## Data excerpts
^^^^^^^^

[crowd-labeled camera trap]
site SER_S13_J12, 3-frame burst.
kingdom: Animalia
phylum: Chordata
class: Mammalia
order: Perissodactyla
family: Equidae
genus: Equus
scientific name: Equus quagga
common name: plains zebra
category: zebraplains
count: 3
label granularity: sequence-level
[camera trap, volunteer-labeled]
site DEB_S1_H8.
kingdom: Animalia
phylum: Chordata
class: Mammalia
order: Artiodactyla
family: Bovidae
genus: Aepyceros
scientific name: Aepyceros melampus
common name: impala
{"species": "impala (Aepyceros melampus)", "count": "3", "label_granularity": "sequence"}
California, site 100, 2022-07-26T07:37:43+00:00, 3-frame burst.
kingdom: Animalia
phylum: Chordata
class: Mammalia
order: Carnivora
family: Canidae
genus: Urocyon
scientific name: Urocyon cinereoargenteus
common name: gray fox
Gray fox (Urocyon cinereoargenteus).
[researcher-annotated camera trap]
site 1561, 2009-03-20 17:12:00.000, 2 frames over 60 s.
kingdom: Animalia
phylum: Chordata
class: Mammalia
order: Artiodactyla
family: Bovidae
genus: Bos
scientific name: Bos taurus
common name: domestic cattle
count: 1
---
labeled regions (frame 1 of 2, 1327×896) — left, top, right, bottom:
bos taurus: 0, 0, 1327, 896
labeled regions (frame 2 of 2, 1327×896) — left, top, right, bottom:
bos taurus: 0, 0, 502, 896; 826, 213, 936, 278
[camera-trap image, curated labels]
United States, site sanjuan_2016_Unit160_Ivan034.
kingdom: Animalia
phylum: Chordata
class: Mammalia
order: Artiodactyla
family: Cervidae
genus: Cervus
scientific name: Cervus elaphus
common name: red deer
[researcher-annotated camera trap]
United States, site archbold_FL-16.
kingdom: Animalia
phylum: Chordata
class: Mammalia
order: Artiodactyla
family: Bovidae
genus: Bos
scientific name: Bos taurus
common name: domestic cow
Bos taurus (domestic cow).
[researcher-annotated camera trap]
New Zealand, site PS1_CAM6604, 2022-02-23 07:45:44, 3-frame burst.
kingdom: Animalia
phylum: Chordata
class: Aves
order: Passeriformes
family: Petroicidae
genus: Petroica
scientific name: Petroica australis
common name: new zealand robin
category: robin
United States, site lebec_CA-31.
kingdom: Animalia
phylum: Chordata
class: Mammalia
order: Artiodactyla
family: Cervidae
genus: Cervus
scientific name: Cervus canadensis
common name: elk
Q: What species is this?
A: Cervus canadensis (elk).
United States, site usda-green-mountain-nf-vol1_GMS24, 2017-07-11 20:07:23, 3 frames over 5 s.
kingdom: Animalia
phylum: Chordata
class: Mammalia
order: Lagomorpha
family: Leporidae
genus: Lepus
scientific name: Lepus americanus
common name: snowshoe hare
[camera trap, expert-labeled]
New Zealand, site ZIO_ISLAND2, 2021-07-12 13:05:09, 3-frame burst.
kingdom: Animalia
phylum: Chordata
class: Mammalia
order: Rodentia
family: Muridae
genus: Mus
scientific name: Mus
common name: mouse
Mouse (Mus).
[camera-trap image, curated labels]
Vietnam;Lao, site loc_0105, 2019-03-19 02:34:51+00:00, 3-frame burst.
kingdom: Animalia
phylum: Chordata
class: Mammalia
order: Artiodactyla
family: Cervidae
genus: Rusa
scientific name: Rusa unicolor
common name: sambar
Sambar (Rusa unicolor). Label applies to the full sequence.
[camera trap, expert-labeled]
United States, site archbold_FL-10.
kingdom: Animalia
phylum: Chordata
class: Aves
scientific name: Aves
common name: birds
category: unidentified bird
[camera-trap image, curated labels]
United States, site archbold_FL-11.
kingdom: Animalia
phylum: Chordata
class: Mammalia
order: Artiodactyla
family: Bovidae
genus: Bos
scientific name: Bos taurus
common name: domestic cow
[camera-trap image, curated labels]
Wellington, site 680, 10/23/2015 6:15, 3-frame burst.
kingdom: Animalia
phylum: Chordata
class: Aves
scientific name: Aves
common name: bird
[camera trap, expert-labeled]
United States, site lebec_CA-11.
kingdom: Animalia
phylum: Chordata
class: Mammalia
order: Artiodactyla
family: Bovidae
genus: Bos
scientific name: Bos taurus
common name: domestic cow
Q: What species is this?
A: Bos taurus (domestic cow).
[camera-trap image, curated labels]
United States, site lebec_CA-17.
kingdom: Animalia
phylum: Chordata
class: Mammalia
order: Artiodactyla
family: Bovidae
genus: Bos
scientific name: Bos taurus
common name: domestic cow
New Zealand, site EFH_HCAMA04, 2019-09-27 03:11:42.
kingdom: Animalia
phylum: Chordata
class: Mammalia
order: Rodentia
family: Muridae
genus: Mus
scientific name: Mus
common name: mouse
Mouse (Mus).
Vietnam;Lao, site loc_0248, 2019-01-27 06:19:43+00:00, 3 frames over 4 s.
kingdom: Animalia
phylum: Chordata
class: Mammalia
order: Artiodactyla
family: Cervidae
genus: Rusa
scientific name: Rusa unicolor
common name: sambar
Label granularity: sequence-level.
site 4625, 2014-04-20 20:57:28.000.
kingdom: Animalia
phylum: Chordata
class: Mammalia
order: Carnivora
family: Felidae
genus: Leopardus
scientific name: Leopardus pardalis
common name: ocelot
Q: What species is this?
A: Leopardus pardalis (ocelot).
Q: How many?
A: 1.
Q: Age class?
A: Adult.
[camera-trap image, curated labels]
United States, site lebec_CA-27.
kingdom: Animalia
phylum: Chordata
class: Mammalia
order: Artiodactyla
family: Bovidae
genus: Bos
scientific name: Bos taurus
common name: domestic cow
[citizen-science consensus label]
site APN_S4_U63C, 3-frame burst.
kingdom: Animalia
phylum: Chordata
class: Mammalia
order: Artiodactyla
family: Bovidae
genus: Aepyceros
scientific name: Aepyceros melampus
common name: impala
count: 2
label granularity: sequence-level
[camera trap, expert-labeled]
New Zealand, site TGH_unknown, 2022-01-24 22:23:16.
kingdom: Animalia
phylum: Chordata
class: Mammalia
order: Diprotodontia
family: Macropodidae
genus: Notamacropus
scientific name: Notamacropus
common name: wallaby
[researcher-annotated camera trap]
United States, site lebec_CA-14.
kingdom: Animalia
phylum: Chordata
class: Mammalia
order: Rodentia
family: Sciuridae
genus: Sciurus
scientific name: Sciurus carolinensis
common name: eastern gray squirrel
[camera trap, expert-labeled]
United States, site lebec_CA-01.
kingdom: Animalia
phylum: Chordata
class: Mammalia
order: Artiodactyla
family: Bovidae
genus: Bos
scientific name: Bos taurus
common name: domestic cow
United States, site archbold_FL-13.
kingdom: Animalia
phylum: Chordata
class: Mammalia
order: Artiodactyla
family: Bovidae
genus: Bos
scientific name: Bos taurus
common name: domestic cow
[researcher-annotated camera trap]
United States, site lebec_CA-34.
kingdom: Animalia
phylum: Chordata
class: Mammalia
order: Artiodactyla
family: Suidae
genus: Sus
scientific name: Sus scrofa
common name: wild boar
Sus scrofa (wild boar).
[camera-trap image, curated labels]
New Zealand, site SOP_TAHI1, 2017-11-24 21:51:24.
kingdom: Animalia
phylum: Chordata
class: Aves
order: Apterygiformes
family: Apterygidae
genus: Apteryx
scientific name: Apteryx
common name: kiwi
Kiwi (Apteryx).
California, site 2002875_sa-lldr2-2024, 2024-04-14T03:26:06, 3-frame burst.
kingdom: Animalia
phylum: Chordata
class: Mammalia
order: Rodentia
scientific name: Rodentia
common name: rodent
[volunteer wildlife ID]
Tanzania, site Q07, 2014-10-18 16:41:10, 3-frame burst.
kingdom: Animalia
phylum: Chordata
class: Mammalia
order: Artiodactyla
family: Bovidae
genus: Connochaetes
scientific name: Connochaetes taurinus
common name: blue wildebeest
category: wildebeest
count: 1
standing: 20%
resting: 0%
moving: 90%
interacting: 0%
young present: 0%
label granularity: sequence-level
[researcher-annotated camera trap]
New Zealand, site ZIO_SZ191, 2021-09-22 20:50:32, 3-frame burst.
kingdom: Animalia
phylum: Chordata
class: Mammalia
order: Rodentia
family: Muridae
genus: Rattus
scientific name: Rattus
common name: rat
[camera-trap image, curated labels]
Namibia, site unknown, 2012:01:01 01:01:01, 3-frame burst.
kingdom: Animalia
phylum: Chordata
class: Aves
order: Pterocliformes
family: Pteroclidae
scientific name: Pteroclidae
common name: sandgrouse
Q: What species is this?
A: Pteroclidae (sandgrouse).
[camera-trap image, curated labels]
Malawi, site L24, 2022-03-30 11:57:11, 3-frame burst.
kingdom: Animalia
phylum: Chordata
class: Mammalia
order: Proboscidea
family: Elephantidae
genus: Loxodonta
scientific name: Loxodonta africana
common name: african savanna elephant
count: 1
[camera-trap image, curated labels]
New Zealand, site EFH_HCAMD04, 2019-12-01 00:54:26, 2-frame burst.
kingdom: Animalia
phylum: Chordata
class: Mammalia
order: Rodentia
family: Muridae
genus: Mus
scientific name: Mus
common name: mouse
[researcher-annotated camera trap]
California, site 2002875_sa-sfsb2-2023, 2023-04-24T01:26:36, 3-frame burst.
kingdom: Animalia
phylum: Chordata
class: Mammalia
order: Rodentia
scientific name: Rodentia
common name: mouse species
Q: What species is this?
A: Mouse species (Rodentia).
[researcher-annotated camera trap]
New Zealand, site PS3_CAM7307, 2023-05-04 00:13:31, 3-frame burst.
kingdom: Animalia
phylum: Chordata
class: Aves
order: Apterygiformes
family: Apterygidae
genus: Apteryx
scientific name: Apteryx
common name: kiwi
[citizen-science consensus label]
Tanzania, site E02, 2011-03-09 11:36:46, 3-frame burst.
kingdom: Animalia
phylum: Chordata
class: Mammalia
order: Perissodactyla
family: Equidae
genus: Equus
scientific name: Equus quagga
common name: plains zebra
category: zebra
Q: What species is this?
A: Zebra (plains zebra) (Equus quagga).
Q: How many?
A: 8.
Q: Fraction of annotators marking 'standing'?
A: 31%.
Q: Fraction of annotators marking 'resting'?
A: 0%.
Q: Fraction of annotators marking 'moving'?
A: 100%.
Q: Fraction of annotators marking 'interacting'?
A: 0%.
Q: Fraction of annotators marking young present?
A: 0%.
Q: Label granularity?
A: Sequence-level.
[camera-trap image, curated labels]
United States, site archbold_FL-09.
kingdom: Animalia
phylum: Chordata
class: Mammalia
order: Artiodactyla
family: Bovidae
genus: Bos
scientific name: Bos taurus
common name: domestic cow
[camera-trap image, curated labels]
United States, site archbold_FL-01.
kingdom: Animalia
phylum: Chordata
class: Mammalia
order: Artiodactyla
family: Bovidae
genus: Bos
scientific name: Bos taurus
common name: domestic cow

^^^^^^^^

## WHAT YOU NEED TO DO
Respond with only the number of lines above that include the string "marking".

## SOLUTION TO THIS EXERCISE
5